Cuando piensas en un parque de Nueva York, probablemente te vienen a la cabeza grandes extensiones de césped, paseos junto al mar y praderas interminables llenas de gente haciendo picnic.
Pero este rincón verde en el Upper West Side demuestra que hasta el rincón más pequeño de Manhattan puede ser una auténtica escapada.

Un «parque» que podría caber en una casa de piedra rojiza
Bienvenido a Septuagesimo Uno, el parque oficial más pequeño de Nueva York, un refugio de tamaño bolsillo que abarca sólo 0,04 acres, aproximadamente 1.700 pies cuadrados, o la huella de una sola casa de piedra rojiza.
Se puede pasear de un extremo a otro en menos de un minuto.
Oculto tras una alta verja de hierro en el número 256 de la calle 71 Oeste, el parque se encuentra estrechamente encajonado entre dos edificios clásicos del UWS, ofreciendo la ilusión de un patio trasero privado en lugar de un espacio verde público.
Si no supieras buscarlo, pasarías de largo, y mucha gente lo hace.
A diferencia de las islas de tráfico y las «Greenstreets» diseminadas por la ciudad (que pueden ser más pequeñas pero no se consideran parques propiamente dichos), Septuagesimo Uno ostenta el título oficial de justo y cuadrado.

Una gran historia detrás de este pequeño parque
El peculiar nombre es la mitad de la diversión.
«Septuagesimo Uno» significa simplemente «Septuagésimo primero» en latín, un cambio de nombre irónico que le dio en el año 2000 el antiguo Comisionado de Parques de Nueva York Henry Stern, conocido por poner nombres caprichosos a parques de toda la ciudad.
¿Y antes? Se llamaba… «Parcela de la calle 71».
Pero sus orígenes se remontan más atrás.

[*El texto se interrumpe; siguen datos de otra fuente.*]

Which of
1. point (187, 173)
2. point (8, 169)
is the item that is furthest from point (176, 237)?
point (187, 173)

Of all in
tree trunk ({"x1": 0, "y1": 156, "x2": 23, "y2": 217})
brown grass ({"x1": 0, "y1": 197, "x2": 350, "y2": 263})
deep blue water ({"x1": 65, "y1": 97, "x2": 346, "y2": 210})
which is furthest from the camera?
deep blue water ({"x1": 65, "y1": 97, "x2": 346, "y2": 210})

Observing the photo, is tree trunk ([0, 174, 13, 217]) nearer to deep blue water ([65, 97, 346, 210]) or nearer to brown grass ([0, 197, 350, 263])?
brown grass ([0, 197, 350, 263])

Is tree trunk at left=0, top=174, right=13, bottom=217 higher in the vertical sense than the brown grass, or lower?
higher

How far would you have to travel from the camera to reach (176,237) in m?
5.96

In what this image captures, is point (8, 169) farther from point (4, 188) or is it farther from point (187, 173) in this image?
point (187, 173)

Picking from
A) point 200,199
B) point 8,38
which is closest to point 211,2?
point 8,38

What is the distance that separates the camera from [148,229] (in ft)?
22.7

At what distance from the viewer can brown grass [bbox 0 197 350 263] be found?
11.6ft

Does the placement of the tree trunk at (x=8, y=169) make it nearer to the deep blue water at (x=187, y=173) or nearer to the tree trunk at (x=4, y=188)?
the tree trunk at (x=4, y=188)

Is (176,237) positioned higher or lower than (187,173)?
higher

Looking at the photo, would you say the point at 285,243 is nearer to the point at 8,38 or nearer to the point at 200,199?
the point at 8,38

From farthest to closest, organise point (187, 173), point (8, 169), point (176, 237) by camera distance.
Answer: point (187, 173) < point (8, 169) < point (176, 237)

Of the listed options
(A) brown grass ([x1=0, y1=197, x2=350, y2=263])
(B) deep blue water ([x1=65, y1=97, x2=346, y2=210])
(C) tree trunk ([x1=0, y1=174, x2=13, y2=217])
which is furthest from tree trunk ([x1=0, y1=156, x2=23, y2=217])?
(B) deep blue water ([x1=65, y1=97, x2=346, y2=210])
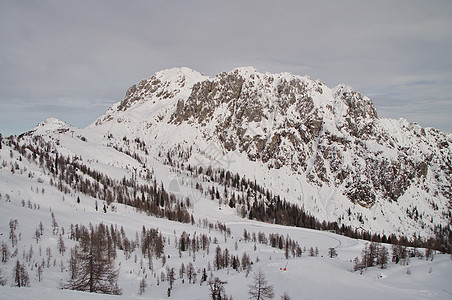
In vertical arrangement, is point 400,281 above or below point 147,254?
above

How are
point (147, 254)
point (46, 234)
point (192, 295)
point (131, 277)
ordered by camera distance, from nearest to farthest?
1. point (192, 295)
2. point (131, 277)
3. point (46, 234)
4. point (147, 254)

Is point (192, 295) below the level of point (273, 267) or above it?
below

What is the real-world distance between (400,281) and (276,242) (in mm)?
98268

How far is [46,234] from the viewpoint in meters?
94.4

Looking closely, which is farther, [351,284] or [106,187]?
[106,187]

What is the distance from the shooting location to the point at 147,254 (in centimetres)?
10512

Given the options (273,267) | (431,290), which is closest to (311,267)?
(273,267)

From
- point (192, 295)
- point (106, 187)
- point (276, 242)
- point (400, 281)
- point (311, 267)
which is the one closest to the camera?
point (400, 281)

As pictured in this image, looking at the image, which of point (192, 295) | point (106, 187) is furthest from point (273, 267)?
point (106, 187)

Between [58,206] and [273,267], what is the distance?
428 ft

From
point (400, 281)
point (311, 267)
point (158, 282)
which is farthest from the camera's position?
point (158, 282)

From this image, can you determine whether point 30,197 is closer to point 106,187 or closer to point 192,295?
point 106,187

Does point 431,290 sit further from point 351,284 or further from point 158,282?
point 158,282

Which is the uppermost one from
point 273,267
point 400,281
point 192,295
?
point 400,281
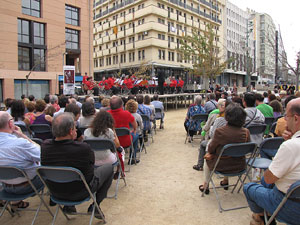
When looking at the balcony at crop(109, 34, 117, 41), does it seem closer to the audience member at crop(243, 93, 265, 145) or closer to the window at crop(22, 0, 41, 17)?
the window at crop(22, 0, 41, 17)

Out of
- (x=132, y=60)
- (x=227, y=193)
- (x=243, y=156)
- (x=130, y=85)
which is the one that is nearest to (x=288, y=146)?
(x=243, y=156)

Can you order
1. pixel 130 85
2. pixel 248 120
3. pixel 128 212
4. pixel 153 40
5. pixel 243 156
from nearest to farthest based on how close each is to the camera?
pixel 128 212, pixel 243 156, pixel 248 120, pixel 130 85, pixel 153 40

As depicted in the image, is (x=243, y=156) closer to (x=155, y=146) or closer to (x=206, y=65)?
(x=155, y=146)

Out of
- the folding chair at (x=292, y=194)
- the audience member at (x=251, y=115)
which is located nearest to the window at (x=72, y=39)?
the audience member at (x=251, y=115)

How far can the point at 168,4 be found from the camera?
4038cm

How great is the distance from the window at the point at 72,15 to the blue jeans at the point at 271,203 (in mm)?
28989

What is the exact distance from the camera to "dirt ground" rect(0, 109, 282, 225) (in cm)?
320

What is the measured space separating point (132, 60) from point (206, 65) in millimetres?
22434

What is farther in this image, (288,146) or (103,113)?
(103,113)

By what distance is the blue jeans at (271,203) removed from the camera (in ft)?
7.31

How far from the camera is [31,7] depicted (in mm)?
24281

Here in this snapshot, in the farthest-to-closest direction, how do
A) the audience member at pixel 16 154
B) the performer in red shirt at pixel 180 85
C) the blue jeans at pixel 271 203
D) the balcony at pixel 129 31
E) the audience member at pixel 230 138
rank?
the balcony at pixel 129 31, the performer in red shirt at pixel 180 85, the audience member at pixel 230 138, the audience member at pixel 16 154, the blue jeans at pixel 271 203

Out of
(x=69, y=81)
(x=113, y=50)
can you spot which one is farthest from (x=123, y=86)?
(x=113, y=50)

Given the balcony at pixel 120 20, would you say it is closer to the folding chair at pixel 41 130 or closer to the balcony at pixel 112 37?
the balcony at pixel 112 37
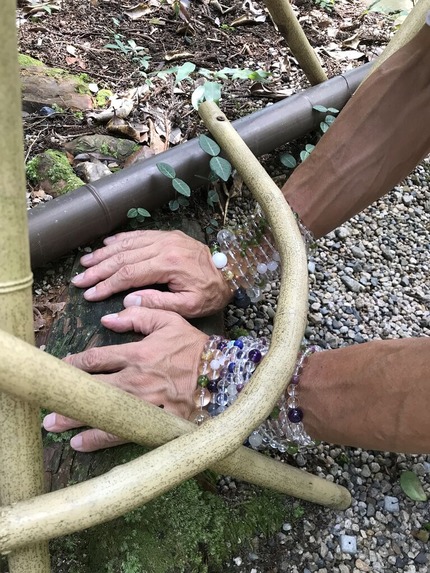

El Septuagesimo Uno se creó en 1969, durante la iniciativa del alcalde John Lindsay Vest Pocket Park, un esfuerzo de toda la ciudad por transformar los terrenos baldíos en espacios verdes accesibles.
Debido a los problemas económicos de los años 70, el parque permaneció abandonado durante años y no se inauguró oficialmente hasta 1981, después de que unos voluntarios ayudaran a revivir lo que hasta entonces había sido un solar olvidado y lleno de maleza.
Una restauración de 14.000 dólares en el año 2000 añadió nuevas plantas, bancos y la ya icónica puerta en forma de «garra de oso», que le da ese aire de jardín secreto y garantiza que nadie trepe por ella a deshoras.

Un jardín secreto oculto a plena vista
A pesar de su reducido tamaño, el parque es sorprendentemente acogedor.
Un estrecho sendero recorre todo el espacio, bordeado de árboles que dan sombra, exuberantes plantas y un puñado de bancos que lo convierten en un escondite sorprendentemente romántico.
Al estar tan encajonado entre edificios residenciales, el parque transmite la ligera sensación de estar tropezando con el patio trasero de alguien, un detalle que encanta a los visitantes y que los lugareños llaman en broma su energía de «parque público privado».
Es tranquilo, sombreado, cinematográfico y, sí, incluso famoso.
El parque aparece en la película de 2005 «Little Manhattan», donde sirve de telón de fondo para uno de los momentos más dulces de la adolescencia temprana de la película. Los fans de la película siguen buscándolo como si fuera un huevo de Pascua de la vida real.
Y como Septuagesimo Uno cierra al anochecer, disfrutar de la hora dorada en su estrecho pasillo de árboles es como descubrir una experiencia secreta de Nueva York.